Никонору удалось пробиться с маузером в руках к запасному выходу во двор. Приостановившись, он в упор застрелил двух казаков: грузного, чернобородого, который только что ударил наотмашь клинком его товарища по взводу — Федора Сухарева, и рыжего, верткого, лихо замахнувшегося на какую-то женщину в одной рубашке. Никонор схватил за руку ее, обезумевшую от ужаса, заслонил собой, поспешно выпустил всю обойму, не целясь, в глубину главного коридора, где шла дикая рубка направо и налево, и бросился вслед за женщиной.
У штаба их окликнули:
— Стой, кто вы?
— Свои, свои!..— первой ответила спасенная Кашириным. Мадьяры уже были на ногах. Они разбирали винтовки, подсумки, коробки с пулеметными лентами. К ним присоединялись работники губисполкома, красногвардейцы, бежавшие из юнкерских казарм. Отряд разворачивался в боевой порядок.
То здесь, то там завязывались скоротечные схватки. Перестрелка вспыхивала с яростью, мгновенно достигала предштурмового напряжения, обрывалась, снова возникала, перекатывалась из переулка в переулок. Теперь ружейная пальба слышалась и в районе станции. Покрывая трескотню, сердито заговорил станковый пулемет, встречая непрошенных гостей.
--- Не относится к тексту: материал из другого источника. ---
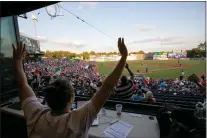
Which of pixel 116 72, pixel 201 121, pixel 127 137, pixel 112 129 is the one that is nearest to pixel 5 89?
pixel 112 129

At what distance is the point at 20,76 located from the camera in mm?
870

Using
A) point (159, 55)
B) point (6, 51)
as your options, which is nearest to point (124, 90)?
point (6, 51)

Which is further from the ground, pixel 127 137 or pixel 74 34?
pixel 74 34

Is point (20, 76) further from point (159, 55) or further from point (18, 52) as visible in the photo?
point (159, 55)

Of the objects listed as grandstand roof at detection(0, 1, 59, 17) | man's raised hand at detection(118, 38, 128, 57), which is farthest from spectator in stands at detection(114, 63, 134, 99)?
man's raised hand at detection(118, 38, 128, 57)

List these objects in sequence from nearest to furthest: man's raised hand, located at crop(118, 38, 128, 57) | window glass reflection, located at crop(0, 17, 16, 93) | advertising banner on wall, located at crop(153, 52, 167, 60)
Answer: man's raised hand, located at crop(118, 38, 128, 57) < window glass reflection, located at crop(0, 17, 16, 93) < advertising banner on wall, located at crop(153, 52, 167, 60)

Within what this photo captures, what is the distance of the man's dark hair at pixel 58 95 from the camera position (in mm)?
697

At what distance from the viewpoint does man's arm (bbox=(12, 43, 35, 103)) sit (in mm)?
782

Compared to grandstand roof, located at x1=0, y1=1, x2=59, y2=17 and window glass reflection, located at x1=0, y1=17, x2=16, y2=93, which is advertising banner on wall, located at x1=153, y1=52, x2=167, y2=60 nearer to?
window glass reflection, located at x1=0, y1=17, x2=16, y2=93

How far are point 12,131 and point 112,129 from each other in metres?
2.07

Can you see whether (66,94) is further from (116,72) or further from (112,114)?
(112,114)

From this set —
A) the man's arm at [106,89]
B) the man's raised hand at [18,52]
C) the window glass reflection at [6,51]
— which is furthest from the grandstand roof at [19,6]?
the man's arm at [106,89]

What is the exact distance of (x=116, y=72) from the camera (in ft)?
2.25

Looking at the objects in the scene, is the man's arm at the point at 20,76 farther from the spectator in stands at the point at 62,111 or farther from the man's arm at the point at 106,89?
the man's arm at the point at 106,89
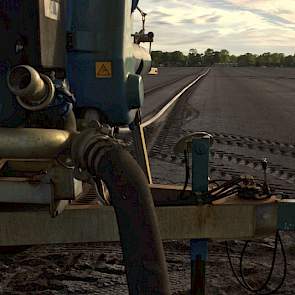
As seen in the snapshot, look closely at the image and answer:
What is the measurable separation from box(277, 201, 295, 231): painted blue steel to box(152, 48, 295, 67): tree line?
12425cm

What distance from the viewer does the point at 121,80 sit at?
282cm

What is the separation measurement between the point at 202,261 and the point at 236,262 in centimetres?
116

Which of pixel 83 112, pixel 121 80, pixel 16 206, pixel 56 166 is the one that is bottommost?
pixel 16 206

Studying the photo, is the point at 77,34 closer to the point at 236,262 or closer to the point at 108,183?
the point at 108,183

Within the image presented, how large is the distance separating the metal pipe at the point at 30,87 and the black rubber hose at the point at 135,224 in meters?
0.45

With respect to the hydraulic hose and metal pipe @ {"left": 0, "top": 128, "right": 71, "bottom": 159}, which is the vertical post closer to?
the hydraulic hose

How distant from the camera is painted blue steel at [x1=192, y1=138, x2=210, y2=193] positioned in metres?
2.42

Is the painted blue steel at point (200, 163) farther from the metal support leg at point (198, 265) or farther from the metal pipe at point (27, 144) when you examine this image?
the metal pipe at point (27, 144)

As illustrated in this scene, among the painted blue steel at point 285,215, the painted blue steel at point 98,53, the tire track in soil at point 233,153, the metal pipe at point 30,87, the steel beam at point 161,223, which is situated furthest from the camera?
the tire track in soil at point 233,153

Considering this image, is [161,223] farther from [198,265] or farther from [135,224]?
[135,224]

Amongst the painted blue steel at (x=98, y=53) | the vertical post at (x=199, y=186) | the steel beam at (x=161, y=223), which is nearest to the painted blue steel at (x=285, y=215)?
the steel beam at (x=161, y=223)

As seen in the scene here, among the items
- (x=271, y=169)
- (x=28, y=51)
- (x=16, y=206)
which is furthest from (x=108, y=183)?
(x=271, y=169)

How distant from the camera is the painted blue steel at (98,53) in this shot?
2.73 m

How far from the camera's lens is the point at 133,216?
5.89 feet
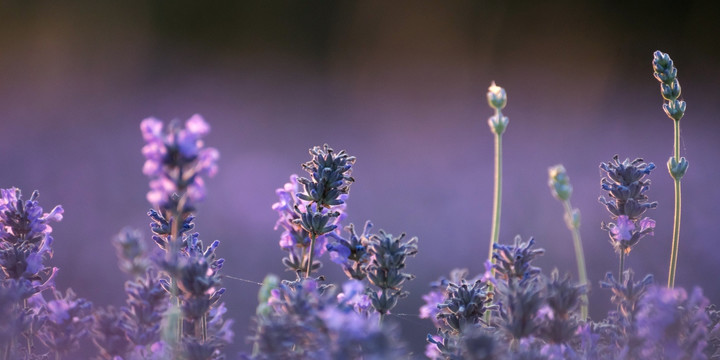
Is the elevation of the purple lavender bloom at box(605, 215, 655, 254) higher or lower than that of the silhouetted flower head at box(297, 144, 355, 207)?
lower

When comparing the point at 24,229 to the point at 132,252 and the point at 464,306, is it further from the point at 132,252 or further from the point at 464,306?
the point at 464,306

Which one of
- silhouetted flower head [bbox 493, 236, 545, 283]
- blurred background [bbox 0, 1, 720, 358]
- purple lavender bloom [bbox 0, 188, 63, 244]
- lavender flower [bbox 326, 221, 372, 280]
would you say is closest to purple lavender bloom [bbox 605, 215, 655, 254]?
silhouetted flower head [bbox 493, 236, 545, 283]

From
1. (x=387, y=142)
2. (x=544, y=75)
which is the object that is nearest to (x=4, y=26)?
(x=387, y=142)

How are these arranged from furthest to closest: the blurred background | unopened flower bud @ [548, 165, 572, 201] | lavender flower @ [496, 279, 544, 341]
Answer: the blurred background, unopened flower bud @ [548, 165, 572, 201], lavender flower @ [496, 279, 544, 341]

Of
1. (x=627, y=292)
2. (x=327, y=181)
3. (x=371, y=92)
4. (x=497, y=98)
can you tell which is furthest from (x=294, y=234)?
(x=371, y=92)

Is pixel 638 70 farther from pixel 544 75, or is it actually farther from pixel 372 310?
pixel 372 310

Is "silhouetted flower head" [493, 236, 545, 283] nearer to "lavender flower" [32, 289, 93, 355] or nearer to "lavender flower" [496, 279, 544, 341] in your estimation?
"lavender flower" [496, 279, 544, 341]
Его уверенно поддержал второй, судя по звуку, нерусский. Над городом взлетел прерывистый, тревожный гудок Главных железнодорожных мастерских. Все пришло в движение, все начинало отбиваться от наседающих казаков.
Открытый бой не входил в расчеты заговорщиков. И они, чувствуя, что ночной набег затягивается, плотно окружили очаги сопротивления, бросились в атаки. Но город — не степь, в городе не развернешь сотню в лаву, тут успех решает матушка-пехота. Пусть рабочие не умели рубить, как следует, зато их огонь был дружным. Боится казак залпового огня, вскидывается, как одичавший конь, с размаху падает плашмя на мостовую.
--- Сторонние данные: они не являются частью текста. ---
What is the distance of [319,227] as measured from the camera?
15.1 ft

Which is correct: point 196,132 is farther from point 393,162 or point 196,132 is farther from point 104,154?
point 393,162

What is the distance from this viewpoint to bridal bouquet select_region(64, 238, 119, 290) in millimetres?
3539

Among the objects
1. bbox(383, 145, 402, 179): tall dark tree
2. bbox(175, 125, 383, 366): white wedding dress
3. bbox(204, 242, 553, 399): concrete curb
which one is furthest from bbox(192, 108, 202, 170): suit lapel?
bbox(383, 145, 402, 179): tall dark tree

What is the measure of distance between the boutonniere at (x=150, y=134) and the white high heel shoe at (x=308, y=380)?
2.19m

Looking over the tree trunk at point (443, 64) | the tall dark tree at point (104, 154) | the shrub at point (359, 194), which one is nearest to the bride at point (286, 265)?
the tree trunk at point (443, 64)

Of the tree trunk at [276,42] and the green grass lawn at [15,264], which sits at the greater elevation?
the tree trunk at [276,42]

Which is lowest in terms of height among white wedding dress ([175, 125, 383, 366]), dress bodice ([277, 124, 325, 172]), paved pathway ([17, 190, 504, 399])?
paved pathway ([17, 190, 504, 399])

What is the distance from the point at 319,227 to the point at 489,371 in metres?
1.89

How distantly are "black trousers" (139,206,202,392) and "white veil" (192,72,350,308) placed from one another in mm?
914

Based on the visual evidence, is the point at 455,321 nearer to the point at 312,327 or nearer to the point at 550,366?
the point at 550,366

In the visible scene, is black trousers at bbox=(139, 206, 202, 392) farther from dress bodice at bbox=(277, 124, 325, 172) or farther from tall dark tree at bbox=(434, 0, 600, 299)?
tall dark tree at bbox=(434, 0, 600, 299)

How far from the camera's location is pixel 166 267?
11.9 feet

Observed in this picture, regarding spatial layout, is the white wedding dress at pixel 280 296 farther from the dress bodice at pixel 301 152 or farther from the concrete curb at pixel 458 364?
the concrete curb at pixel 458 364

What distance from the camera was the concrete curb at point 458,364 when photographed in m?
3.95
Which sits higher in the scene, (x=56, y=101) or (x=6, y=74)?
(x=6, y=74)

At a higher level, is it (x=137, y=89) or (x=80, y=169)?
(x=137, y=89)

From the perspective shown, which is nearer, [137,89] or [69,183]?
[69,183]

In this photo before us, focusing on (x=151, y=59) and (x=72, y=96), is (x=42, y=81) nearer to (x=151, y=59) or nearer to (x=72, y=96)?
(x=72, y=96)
Каширин примостился за пулеметом, у подоконника. Возле него короткими очередями, деловито бил по наступающим незнакомый, нездешний парень во всем кожаном и с целой полдюжиной гранат на поясном ремне. Их было только двое: русский и мадьяр. Неизвестно почему, но казаки, у которых появилось немало забот в других частях города, с тупым упорством наседали именно на этот, ничем не приметный двухэтажный особняк южноуральского купца. То ли беляков дразнил плавно развевающийся над губисполкомом красный стяг, то ли очень соблазнительным был захват сразу двух пулеметов, но урядники и вахмистры, пренебрегая потерями в цепи, все повторяли и повторяли свои отчаянные броски к особняку.
Парок поднимался над пулеметами, вода начинала закипать. Патронов хватило бы, пожалуй, еще на два-три часа боя, но вода, вода... До чего же быстро, оказывается, закипает ледяная вода в горячке боя! И как назло, опять поднялись казаки: вот они вырастают в прорези щитка, запыхавшиеся, загнанные, опережающие друг друга, словно идут не на гибель, словно состязаются в перебежках на плацу. Эти, видно, знают, за что воюют... Никонор выждал дольше обычного, упрямо не повинуясь сердцу, чтобы вода остыла хоть на полградуса, и нажал гашетку.